**EJERCICIO:** Según el pasaje seleccionado, ¿de qué se ocupa principalmente el hombre en lugar de dar prioridad al bien de su alma?

“Mis pensamientos no son vuestros pensamientos, ni vuestros caminos
mis caminos, dijo Jehová” Isaías
55:8.
Estas
palabras manifiestan con gran solemnidad los terribles estragos que el pecado
ha causado a la humanidad caída. Los seres humanos están lejos de su Creador;
no, aún peor, están “ajenos de la vida de Dios por la ignorancia que en ellos
hay, por la dureza de su corazón” (Efesios 4:18). Como consecuencia de esto, el
alma ha perdido su ancla y todo está fuera de control, la depravación humana ha
trastornado todo. En lugar de subordinar los asuntos de esta vida a los
intereses de la vida venidera, el hombre se dedica principalmente al presente,
y poco o nada piensa acerca del porvenir eterno. En lugar de dar su primera
prioridad al bien de su alma antes que a las necesidades del cuerpo, el hombre
se ocupa principalmente del alimento y el vestido. En lugar de que la gran meta
del hombre sea agradar a Dios, atenderse a sí mismo se ha convertido es su ocupación
principal.

**EXTRACTO DE REGISTROS:**
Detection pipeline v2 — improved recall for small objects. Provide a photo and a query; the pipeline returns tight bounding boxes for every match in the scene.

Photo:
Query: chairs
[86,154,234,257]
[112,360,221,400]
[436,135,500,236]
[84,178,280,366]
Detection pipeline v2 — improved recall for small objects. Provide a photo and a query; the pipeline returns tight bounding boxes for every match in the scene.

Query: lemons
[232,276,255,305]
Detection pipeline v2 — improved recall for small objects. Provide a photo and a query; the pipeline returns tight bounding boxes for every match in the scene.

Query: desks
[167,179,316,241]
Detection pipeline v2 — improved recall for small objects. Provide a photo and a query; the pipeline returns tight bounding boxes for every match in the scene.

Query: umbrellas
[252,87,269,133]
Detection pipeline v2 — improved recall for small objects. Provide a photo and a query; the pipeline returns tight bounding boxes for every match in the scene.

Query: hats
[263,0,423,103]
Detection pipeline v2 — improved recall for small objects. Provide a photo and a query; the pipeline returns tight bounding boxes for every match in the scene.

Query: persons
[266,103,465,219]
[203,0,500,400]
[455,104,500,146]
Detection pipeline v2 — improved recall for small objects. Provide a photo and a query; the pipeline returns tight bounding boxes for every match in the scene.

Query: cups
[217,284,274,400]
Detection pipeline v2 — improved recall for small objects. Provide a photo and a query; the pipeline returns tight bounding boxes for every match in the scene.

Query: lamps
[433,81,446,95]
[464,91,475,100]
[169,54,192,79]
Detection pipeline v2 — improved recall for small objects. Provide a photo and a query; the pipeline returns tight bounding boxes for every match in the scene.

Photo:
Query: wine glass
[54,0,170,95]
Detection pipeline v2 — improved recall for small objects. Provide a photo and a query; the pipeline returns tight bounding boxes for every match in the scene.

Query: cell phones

**RESULTADO CORRECTO:** Del alimento y el vestido.